◆ Task requirements ◆
Except for the pictures, output the records in full and exactly.

◆ Stored dataset items ◆
......

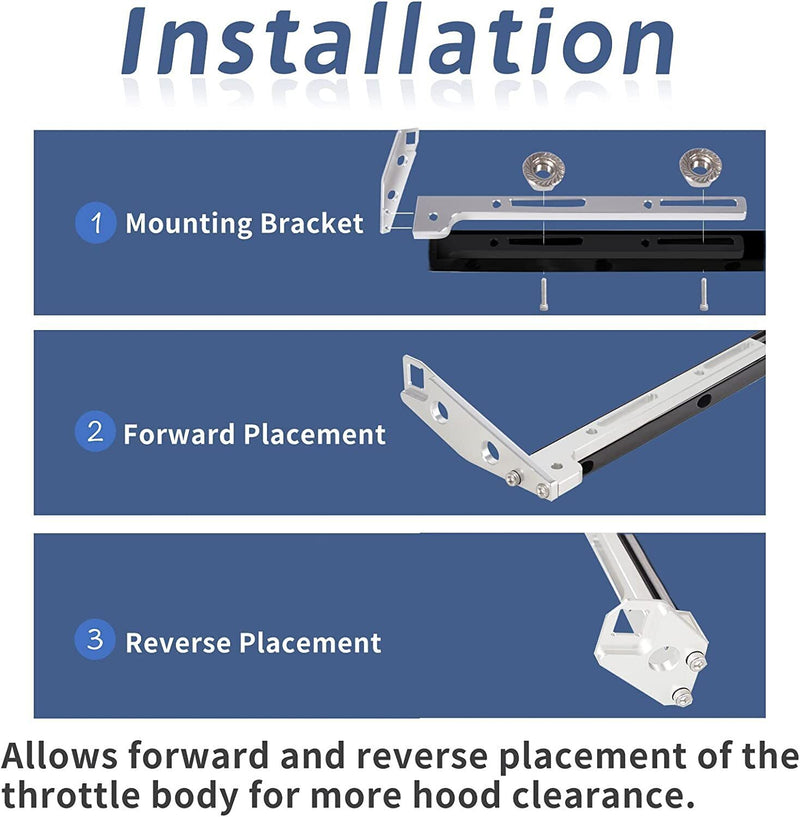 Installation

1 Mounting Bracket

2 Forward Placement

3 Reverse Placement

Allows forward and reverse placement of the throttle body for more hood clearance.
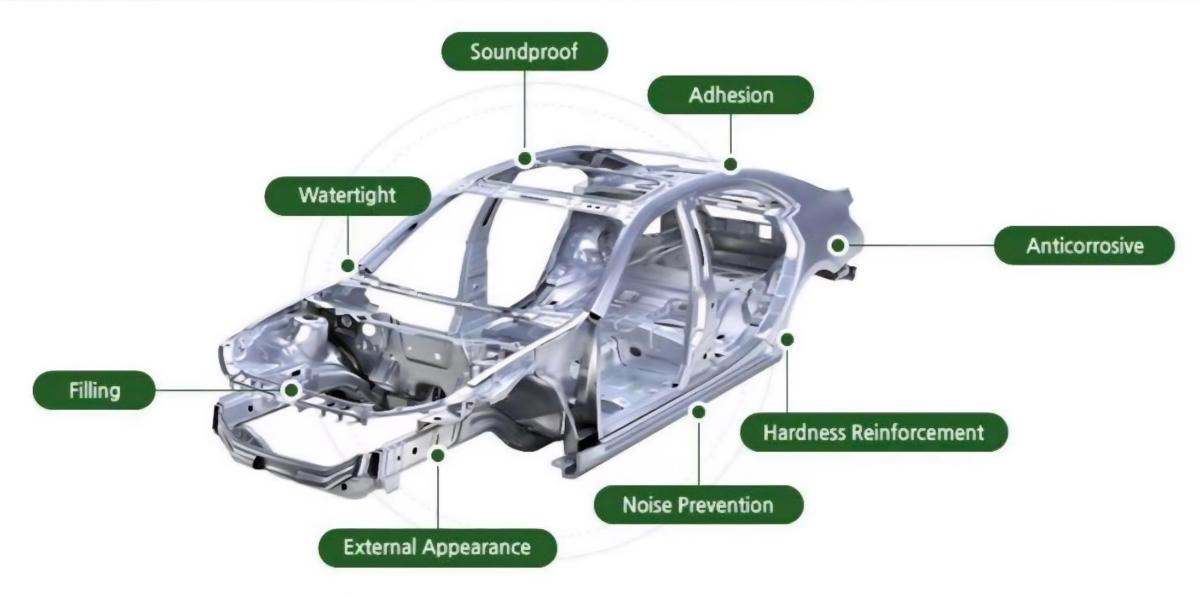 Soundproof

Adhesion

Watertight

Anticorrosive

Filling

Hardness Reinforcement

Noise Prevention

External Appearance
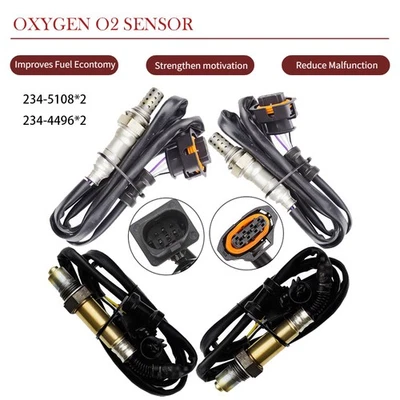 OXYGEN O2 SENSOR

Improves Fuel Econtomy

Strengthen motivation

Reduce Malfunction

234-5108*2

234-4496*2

......

◆ Response to this exercise ◆
 Installation

1 Mounting Bracket

2 Forward Placement

3 Reverse Placement

Allows forward and reverse placement of the throttle body for more hood clearance.
 Soundproof

Adhesion

Watertight

Anticorrosive

Filling

Hardness Reinforcement

Noise Prevention

External Appearance
 OXYGEN O2 SENSOR

Improves Fuel Econtomy

Strengthen motivation

Reduce Malfunction

234-5108*2

234-4496*2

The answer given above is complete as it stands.